How It Applies to Your Deliverables
For example, if the long-term desired maximum defects per million were 6,210 defects per million opportunities, factoring in the 1.5 shift over time, a specification limit of +/- 4 Sigma would be required. The goal of many programs is to reach a specification limit of +/- 6-Sigma, or 3.4 defects per million.
The actual calculation for Sigma Level is commonly calculated by using a spreadsheet or online conversion webpage. Start by calculating the defects per million opportunities (DPMO) as it is currently understood. Next, find a sigma level conversion table to determine the sigma level.
The calculation will factor in the 1.5 shift over time and give you the sigma level for the process. This page will also give you defect percentage and yield values to expect over time.
Certain advanced understandings of the level can be found here. This article goes into additional detail regarding the formula as well as more information on how the formula is designed.
3 Benefits of Attending to Sigma Level
Sigma Level is often used as a way to understand the current quality capabilities of a process, how this level matches up with customer expectations, where possible areas of improvement may reside, and as verification that a process improvement project has had the intended effects.
Understanding Your Current Process Quality Capabilities vs. Customer Expectations
Remember that value is determined by the customer. Some processes can afford to have a lower sigma level, as the level of quality required by the customer is not the highest. The customer may not always be willing to pay for a process with the highest quality standards.
Other processes, such as those that can affect lives, must be capable of reaching a much higher level. Measuring the level helps you understand the current quality capabilities of a process, but it also requires a company to ask if this level is set at the right level for what the customer is willing to pay, and for the safety requirements of the process.
Demonstrate Lost Capacity Over Time
Low levels can be a great place to investigate lost capacity over time.

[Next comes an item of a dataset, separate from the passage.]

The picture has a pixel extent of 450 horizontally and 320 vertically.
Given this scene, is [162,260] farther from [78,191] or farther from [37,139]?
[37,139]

Each time a defect occurs, it becomes a non-value-added drain to the organization. Significant costs to material and labor used during defect correction can occur.
When Sigma levels baseline values are extremely low, it can be a major cost savings opportunity to address.
Verify Improvements Achieved by Process Improvement Efforts
If a process improvement event addresses a key quality issue of a process, there should be an incremental improvement in the sigma level of the process. Measure the level before and after improvements are in place to verify that the improvements are improving quality as intended.
3 Sigma Level Best Practices
- Even if the quality level the customer wants is met, remember that any improvement past that point can still be a cost savings for the company. In contrast, there becomes a point where you get diminishing results from improving the sigma level, so be sure that these improvements don’t cost more than the cost of the defects they are addressing.
- As with any metric used to determine future process improvement projects, be sure to address the areas that will result in the highest improvement in quality.
- For the vast majority of companies, a Sigma Level of 6 should be the goal but don’t expect to achieve it. It’s more important to understand how much your customer is willing to pay for quality — and that the desired sigma level can be met at that cost.
Conclusion
Sigma Llevel is an easy-to-use approach that factors in a statistical shift of specification limits to match capability expectations with customer expectations. This value is understood across all industries, and it’s important to monitor it to be sure your company maintains quality over time.